Dishoom
Dishoom, a popular London-based franchise, serves up delicious Indian cuisine out of four restaurants each designed to emulate the style of 20th-century Irani cafés, which were opened by Zoroastrian immigrants from Iran who settled in Bombay (now Mumbai).
Ambience is as much a part of the dining experience as the food at Dishoom, with its restaurants furnished with dark wooden tables, rickety Bentwood chairs, tiled floors, and humming ceiling fans.
Dishoom
Origins
Dishoom founders and cousins Shamil and Kavi Thakrar opened the first Dishoom restaurant in Covent Garden in 2010.
The duo grew up in the UK but spent much of their childhood in Mumbai, where they lamented the loss of Irani cafés. Once bustling meeting places where everyone from taxi-drivers to businessmen could eat together, Irani cafés are now a dying industry with few remaining today.
"Irani cafés were a vehicle for Muslims, Hindus, and Christians to eat at the table together," Shamil told You Can Now magazine in January 2016. "It changed the way Bombay was."
Passionate about paying homage to this important part of Mumbai's heritage and culture, Shamil and Kavi combined their experience in business and management to start Dishoom.
Six years later, the restaurant has four locations: Covent Garden, Shoreditch, King's Cross (the largest outpost, housed inside a 19th-century railway shed on Granary Square), and the newest Dishoom on Carnaby's Kingly Street.
Dishoom
So what should you get at Dishoom?
For breakfast, Yelp users raved about the bacon naan roll, which one user called a "tasty treat" that goes down nicely with a cup of coffee.
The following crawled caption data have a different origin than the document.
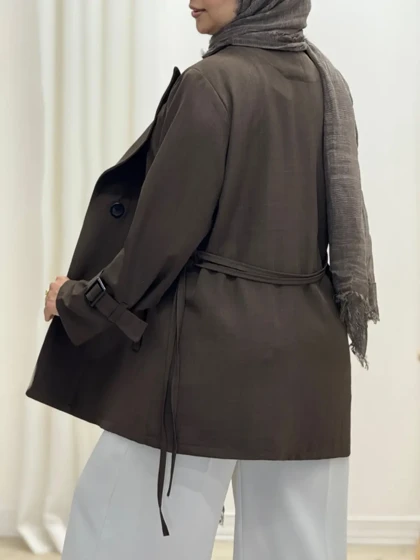 4266-مانتو کاملیا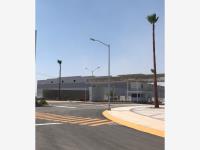 Nave en renta en Ejido San Miguel, Matamoros, Coahuila de Zaragoza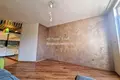 Apartment 112 m² Sofia, Bulgaria
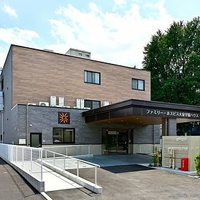 画像585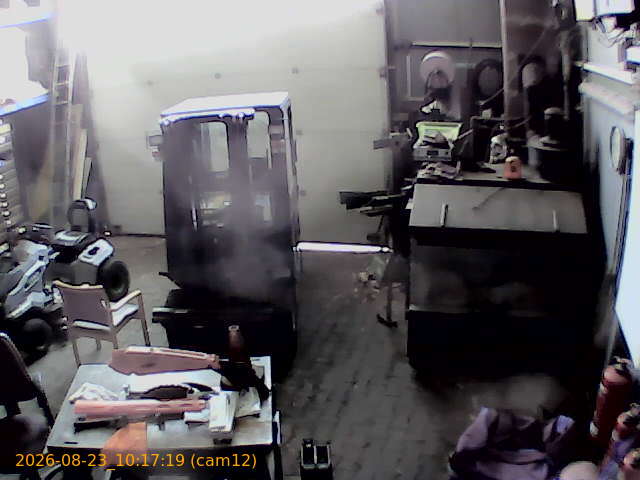 20260823101719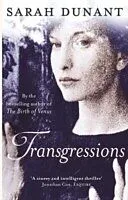 E-Book (epub) Transgressions von Sarah Dunant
Diners choosing from the all-day menu opt for the "chicken ruby," a chicken curry with a "makhani" sauce, and the "house black daal," a lentil-based dish that's popular with vegetarians.
On the side, order a serving of crispy "okra fries" or "gunpowder potatoes" - potatoes with their skin left on that are smoke-grilled and broken up, mixed with butter, herbs, and seeds.
Finally, don't forget the "cheese naan," with melted cheddar cheese oozing on the inside, for mopping up whatever's left on your plate.